Do you believe in ghosts?
I've never seen a ghost, but my husband has experienced something, so who knows. I do know we only use 10% of our brain's capabilities, so people reappearing after they're dead, well... I wouldn't say it couldn't ever happen. 

What advice do you give but don't take yourself?
Reach for the stars. I've had a writing idea for close to 20 years--a screenplay based on one of my favorite books. However, it seems so impossible (to get permission, for one) so the idea has just gotten dusty.

If you had to choose one color, what would it be?
Green would be my color.

When was the last time you laughed?
My husband (frequently) dances around, imitating Channing Tatum or Jason Momoa. Each time we laugh together. (I might laugh a little louder than he does, but it is a hilarious moment we share.)

Do you prefer a tablet or an actual book while reading?
When I travel on a long trip, and I can bring it, I love to take a tablet.

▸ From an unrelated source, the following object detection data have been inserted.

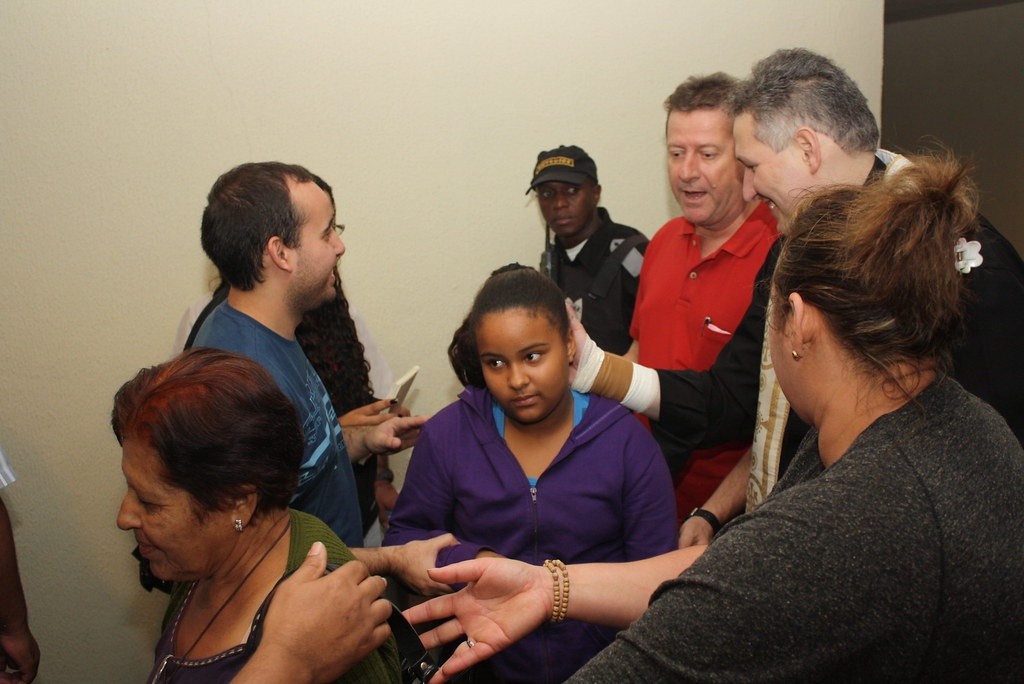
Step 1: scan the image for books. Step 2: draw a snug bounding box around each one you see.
[381,366,419,414]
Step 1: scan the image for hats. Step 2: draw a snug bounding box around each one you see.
[526,145,598,196]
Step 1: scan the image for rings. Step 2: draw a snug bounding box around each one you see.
[466,640,473,647]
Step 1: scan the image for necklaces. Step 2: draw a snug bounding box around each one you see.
[165,520,291,684]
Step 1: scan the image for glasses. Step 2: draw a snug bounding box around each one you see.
[334,224,346,236]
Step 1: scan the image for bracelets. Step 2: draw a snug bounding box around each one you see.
[590,351,633,401]
[545,559,569,623]
[620,362,657,413]
[683,508,720,535]
[376,469,394,483]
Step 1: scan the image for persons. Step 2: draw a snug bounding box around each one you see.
[562,48,1023,554]
[380,263,681,684]
[0,449,41,684]
[233,540,393,684]
[114,346,415,684]
[525,146,652,355]
[177,160,429,544]
[403,154,1024,684]
[626,72,782,549]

However, I fall asleep with a book in my hands most nights, and what I have as my bathroom reading are books, so actual paper and binding books are what I prefer most of the time.

If you could have one wish granted, do you know what it would be?
I'm going back and forth between a couple of possibilities, so no, I'm not sure which one it would be.

Here are my nominees:

Val the Victorian
Donna Volkenannt
Lynn Obermoeller

Here are the questions for my nominees:

1. What was your first singer/movie star crush?
2. If you could live anywhere else in the world, where would it be, and why?

3. What was the riskiest thing you ever did?
4. What great TV show or movie have you seen recently?
5. If you had a theme song (like Ally McBeal did), what would it be?
6. If you could have dinner with five famous people--either living or dead--who would be sitting at the six-top with you?
7. What would make up your favorite meal? In other words, what dishes/foods would be on the table for your favorite breakfast/lunch or dinner?
8. What book have you read recently that you would recommend?
9. If you had to "travel" to another era to live, which one would you not choose, and why?
10. Describe a "brush with greatness" you had.
11. What do you most enjoy about writing/blogging?

            Enjoy the rest of your week.